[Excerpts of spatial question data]
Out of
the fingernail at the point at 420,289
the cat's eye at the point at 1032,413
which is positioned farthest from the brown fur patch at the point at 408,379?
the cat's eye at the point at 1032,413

## EXERCISE BRIEF
Rewrite the records with "positioned" replaced by "located", leaving everything else the same.

## WRITTEN RESPONSE
Out of
the fingernail at the point at 420,289
the cat's eye at the point at 1032,413
which is located farthest from the brown fur patch at the point at 408,379?
the cat's eye at the point at 1032,413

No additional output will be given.